This post is about how I wrote a fantastically useful script. If you have multiple computers, you will be thanking me by the end of it. Bold words, but what I’m going to describe here is that good.
The problem is that, like many of you, I have multiple computers. I have two desktops and two laptops (I just like keeping my old computers, they work), and installing a program on one was always a hassle, because I’d then have to remember to install it on the others and configure it the same way. Not only that, but, when I sometimes had to reformat (for performance, or to solve a problem, or whatever), I had to spend ages getting all the programs and their preferences working just the way I wanted them again.
I needed a better way to do this, and this is the post where I describe that way and how you can do it too. Here it is:
The solution actually consists of two steps. First, I need to create a git repository to hold the various preferences and assorted dotfiles in my home directory. The term “dotfiles” refers to the hidden files in each user’s home directory in UNIX, where programs store their preferences, settings, and other user-specific information. They are called that because they are hidden files, and hidden files in UNIX start with a dot. Storing them in a repository will allow me to save a history of all my application settings and sync them between computers by just pulling and merging. Programmers usually think git is the answer to everything, so this is very stereotypical of me.
The second step is to create a script to install programs and perform system-level tasks. This script will be stored in the repository above, for ease of use.
Of course, this entire solution kind of assumes you aren’t using Windows. If you are, I’m sorry, but at least you have AAA games available, so it’s not all bad.
A repository for dotfiles
Adding our dotfiles to a git repository is pretty simple, although there are helpers for you to get as fancy as you like. I’ve opted to just create a git repository in my home directory, which can sometimes cumbersome, so I would recommend that you pick a utility that suits your needs from the page above and go with it.
You should keep a few things in mind:
- Never run
git cleanon your home dir, as it will delete everything (your home is now a git repository, after all). Using one of the utilities above will help with this, since those don’t just turn everything into one huge repository.
- Be judicious in choosing which files you add to the repository. Don’t just add everything that’s in your home directory, or even most of it, because that will just require unnecessary commits and make your repository larger. It does take a bit more time to figure out where programs store their preferences, but it’s nothing you can’t find out in two minutes, and it will ensure you only sync the things you really need to.
- If some files contain sensitive information, you can use the excellent git-crypt to encrypt them with your GPG key. If you’re unfamiliar with GPG, here’s a [good introduction](https://www.madboa.com/geek/gpg-quickstart/), including details on how you can generate your key. This will ensure that nobody but you will be able to read the sensitive information (not even your git host), but be careful not to commit decrypted files, which can sometimes inadvertently happen.

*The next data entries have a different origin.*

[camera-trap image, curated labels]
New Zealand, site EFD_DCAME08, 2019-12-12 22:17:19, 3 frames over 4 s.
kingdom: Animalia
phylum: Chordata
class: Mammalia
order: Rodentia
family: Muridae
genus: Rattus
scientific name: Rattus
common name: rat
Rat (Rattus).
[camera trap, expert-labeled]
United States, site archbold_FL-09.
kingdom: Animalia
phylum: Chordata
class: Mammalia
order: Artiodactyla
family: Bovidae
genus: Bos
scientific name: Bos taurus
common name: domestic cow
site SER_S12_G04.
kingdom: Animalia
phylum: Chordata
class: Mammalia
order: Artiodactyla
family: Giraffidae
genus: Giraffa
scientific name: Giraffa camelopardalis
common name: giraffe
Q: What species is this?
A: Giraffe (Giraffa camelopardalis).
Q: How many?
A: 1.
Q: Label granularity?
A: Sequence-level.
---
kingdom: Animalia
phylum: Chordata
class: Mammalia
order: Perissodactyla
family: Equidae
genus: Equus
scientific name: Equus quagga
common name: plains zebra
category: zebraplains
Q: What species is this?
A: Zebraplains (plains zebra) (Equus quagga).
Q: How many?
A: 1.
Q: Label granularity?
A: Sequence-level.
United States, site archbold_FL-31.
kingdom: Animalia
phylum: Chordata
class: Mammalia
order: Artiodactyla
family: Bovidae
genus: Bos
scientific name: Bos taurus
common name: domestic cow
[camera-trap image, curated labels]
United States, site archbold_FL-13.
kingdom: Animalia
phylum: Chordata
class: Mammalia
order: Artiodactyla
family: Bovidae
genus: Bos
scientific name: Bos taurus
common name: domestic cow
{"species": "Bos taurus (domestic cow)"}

After (some of) your dotfiles are sitting safely in a repository, all you need to do is remember to commit and push the changes every so often. When you switch computers, just git pull, and all your updated preferences will be available there as well!
We are now ready to proceed to phase “awesome”.
Writing a provisioning script
The role of the provisioning script is to bring the system into a specified state, from any starting state. This usually means using the system’s package manager to install packages, as well as checking if things are missing and only then installing them. The way I achieved this is with a series of small scripts, but you should feel free to use whatever tool you feel comfortable with. In my case, I used Ansible just because it’s very easy to write such a simple script, but anything else (even a simple and portable bash script) would work just as well.